» **Records**
========================================

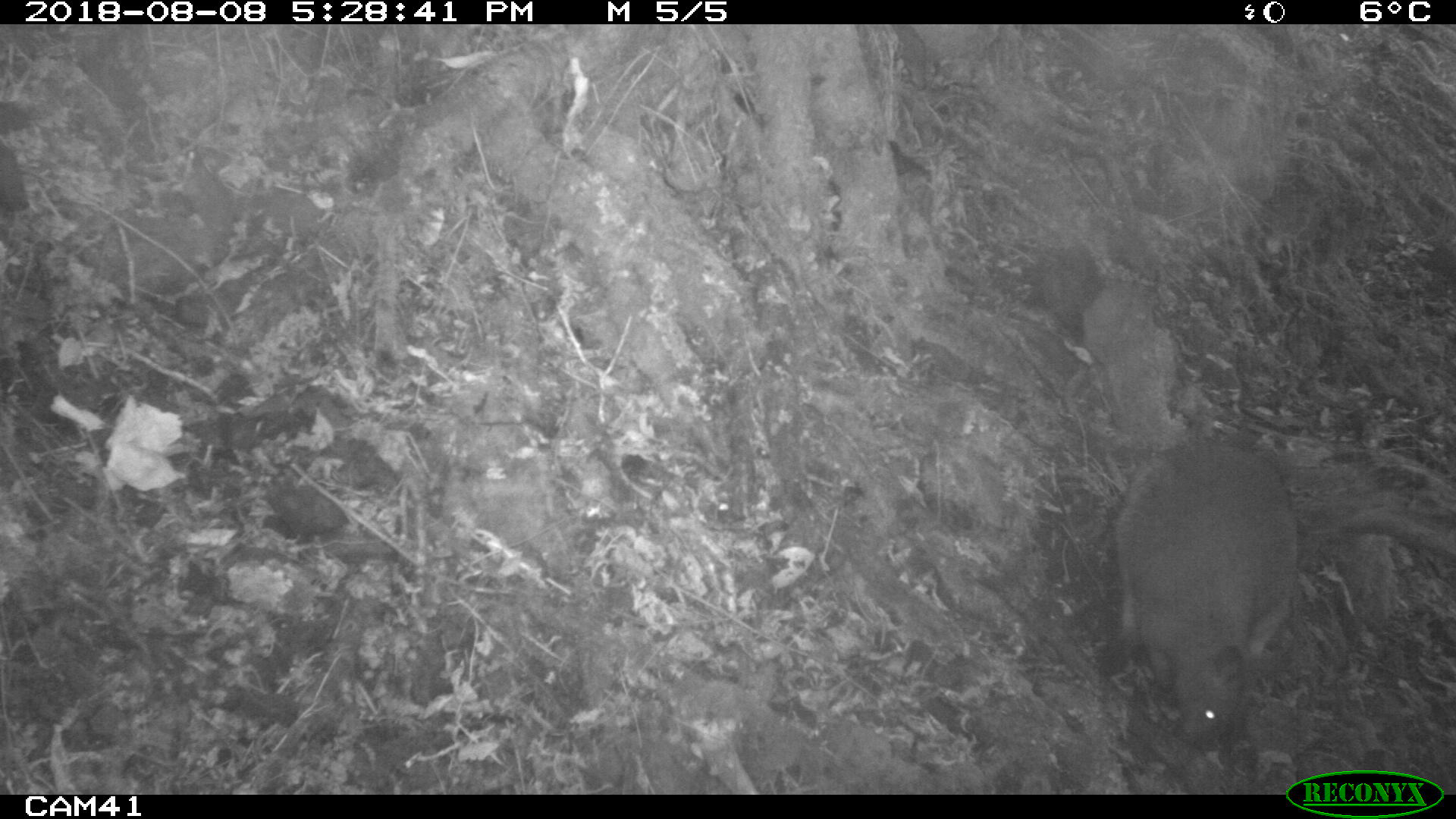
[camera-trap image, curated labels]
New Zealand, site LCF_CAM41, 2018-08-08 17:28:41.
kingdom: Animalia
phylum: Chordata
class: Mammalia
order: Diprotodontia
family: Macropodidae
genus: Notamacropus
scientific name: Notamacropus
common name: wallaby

========================================

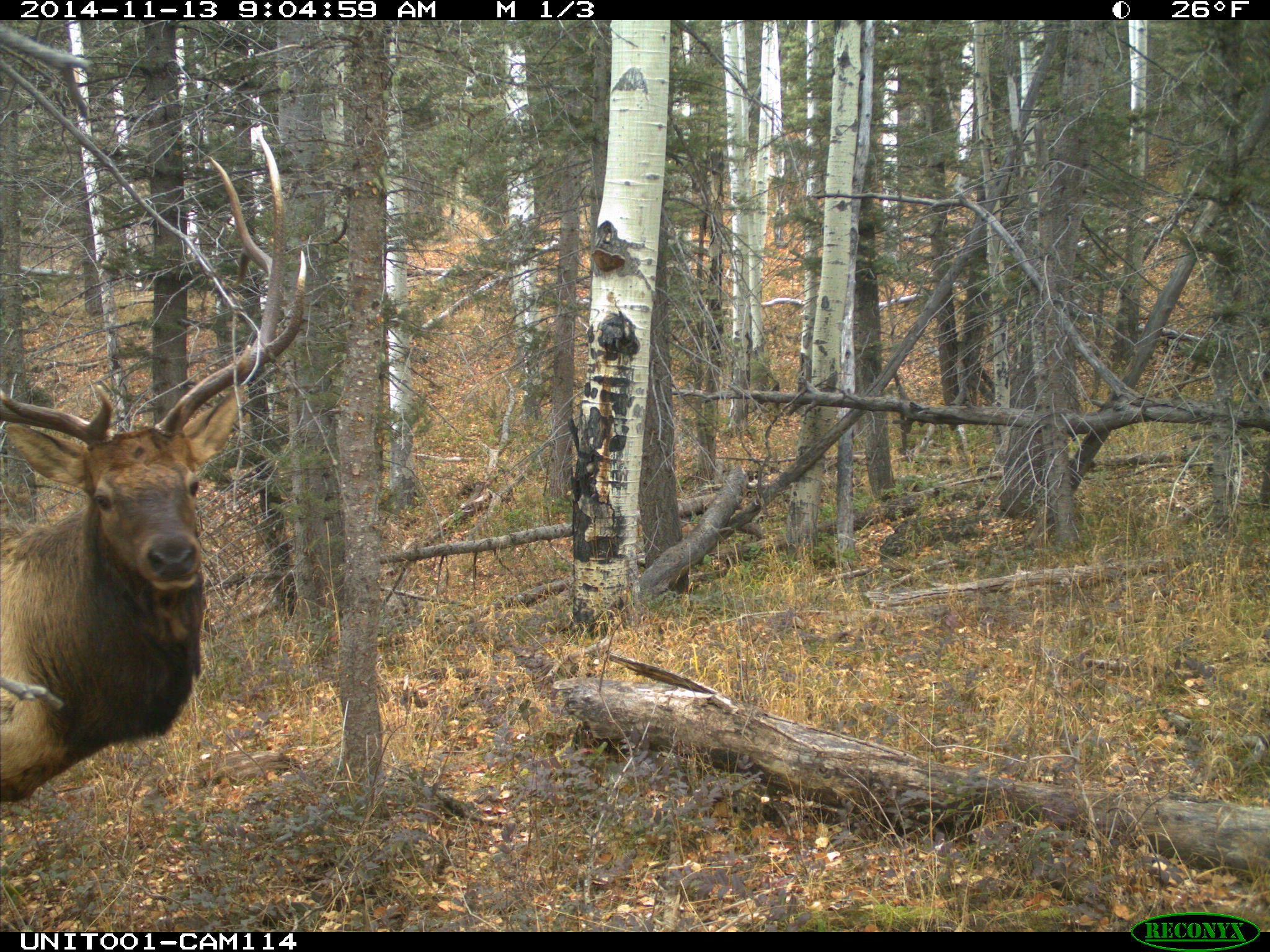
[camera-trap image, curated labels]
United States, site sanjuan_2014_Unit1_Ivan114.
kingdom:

========================================

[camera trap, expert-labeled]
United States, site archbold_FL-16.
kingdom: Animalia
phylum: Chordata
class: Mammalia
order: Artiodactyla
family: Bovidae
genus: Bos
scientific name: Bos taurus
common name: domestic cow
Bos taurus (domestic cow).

========================================

» **Your objective**
Print the lines above from the one with "order: Diprotodontia" through the one with "common name: wallaby", both included, exactly as written and nothing more.

» **Exercise response**
order: Diprotodontia
family: Macropodidae
genus: Notamacropus
scientific name: Notamacropus
common name: wallaby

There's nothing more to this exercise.